In-situ laser directed energy deposition of biomedical Ti-Nb and Ti-Zr-Nb alloys from elemental powders
UNIVERSAL IDENTIFIER: http://hdl.handle.net/11093/2412
EDITED VERSION: https://doi.org/10.3390/met11081205
UNESCO SUBJECT: 22 Física ; 2211.01 Aleaciones ; 3312.08 Propiedades de Los Materiales ; 3312.09 Resistencia de Materiales
DOCUMENT TYPE: article
In order to achieve the required properties of titanium implants, more resources and research are needed to turn into reality the dream of developing the perfect implant material.
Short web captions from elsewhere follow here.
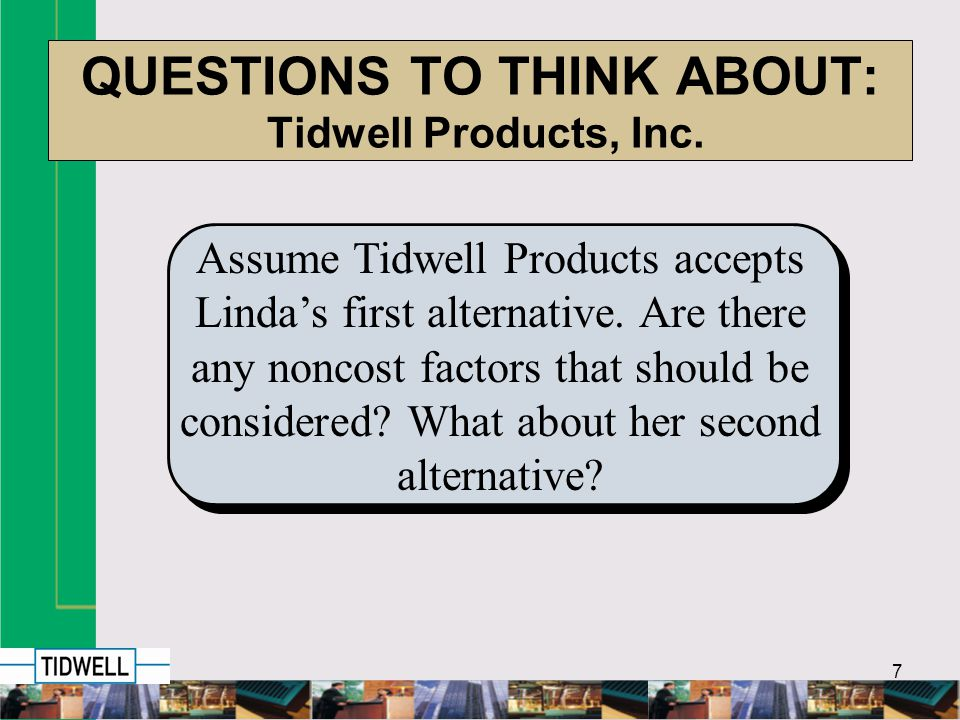 18 TIDWELLS TACTICAL MODEL: Detailed Costs Tidwell Productions estimates the following relevant total costs for feasible alternatives #4 & #5 are different: Although costs of Alternative #4 exceed the costs of Alternative #5, qualitative factors outweigh cost concerns.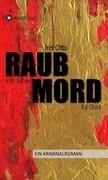 RAUB von Silber MORD für Gold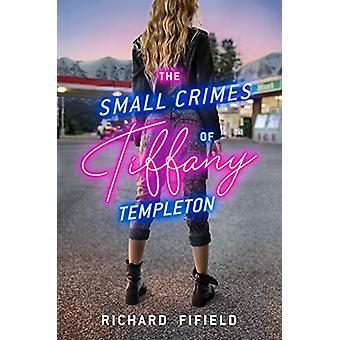 The Small Crimes of Tiffany Templeton by Richard Fifield - 9781984835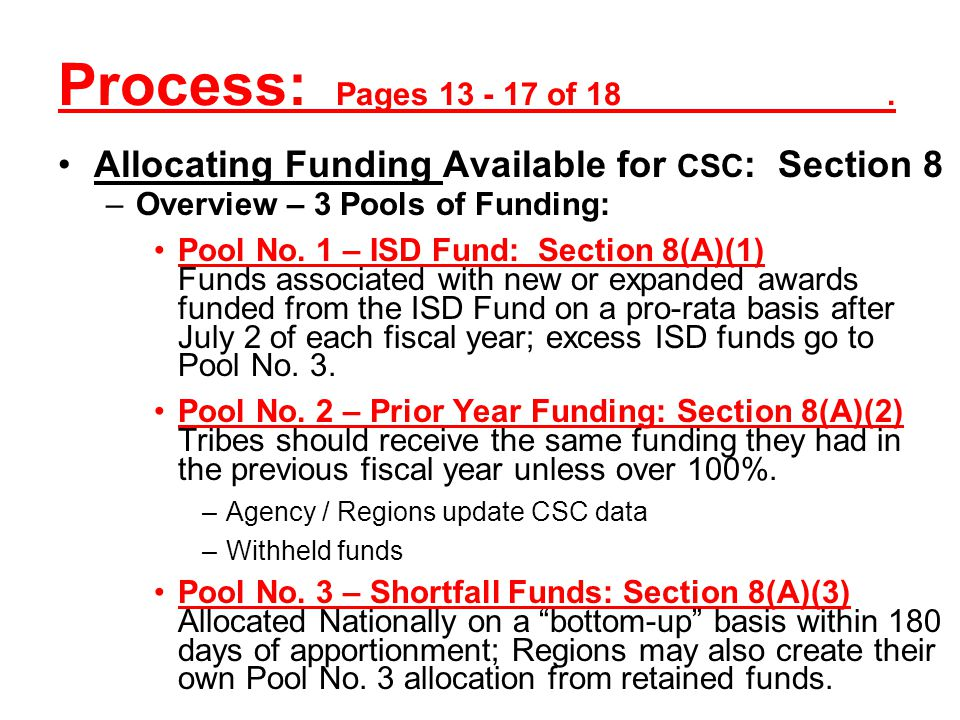 Process: Pages 13 - 17 of 18 . Allocating Funding Available for CSC: Section 8.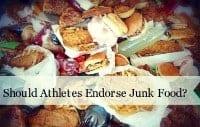 Childhood Obesity: Should athletes endorse junk food?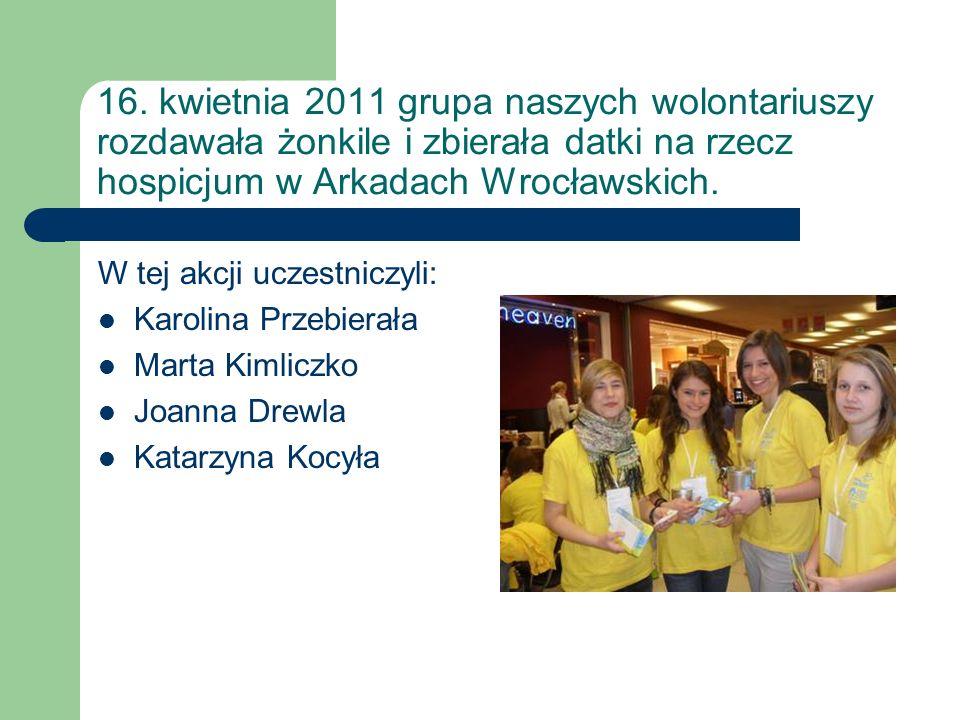 16. kwietnia 2011 grupa naszych wolontariuszy rozdawała żonkile i zbierała datki na rzecz hospicjum w Arkadach Wrocławskich. W tej akcji uczestniczyli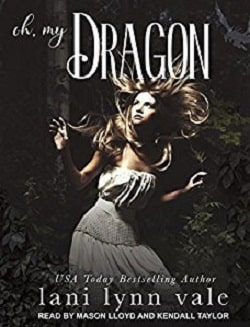 Oh, My Dragon (I Like Big Dragons 3) by Lani Lynn Vale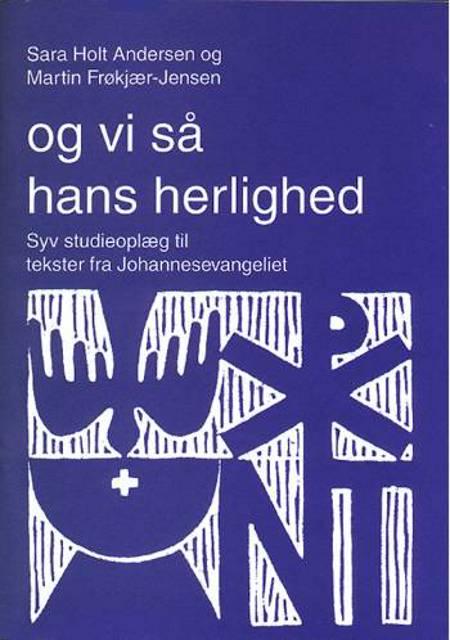 Og vi så hans herlighed af Martin Frøkjær-Jensen og Sara Holt Andersen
The objective of this study was to evaluate the viability of the Laser Directed Energy Deposition to produce biomedical Ti-Nb and Ti-Zr-Nb alloys from elemental powders (Ti, Nb and Zr). The Laser Directed Energy Deposition is an additive manufacturing process used to build a component by delivering energy and material simultaneously. The material is supplied in the form of particles or wire and a laser beam is employed to melt material that is selectively deposited on a specified surface, where it solidifies. Samples with different compositions are characterized to analyze their morphology, microstructure, constituent phases, mechanical properties, corrosion resistance and cytocompatibility. Laser-deposited Ti-Nb and Ti-Zr-Nb alloys show no relevant defects, such as pores or cracks. Titanium alloys with lower elastic modulus and a significantly higher hardness than Ti grade 2 were generated, therefore a better wear resistance could be expected from them. Moreover, their corrosion resistance is excellent due to the formation of a stable passive protective oxide film on the surface of the material; in addition, they also possess outstanding cytocompatibility.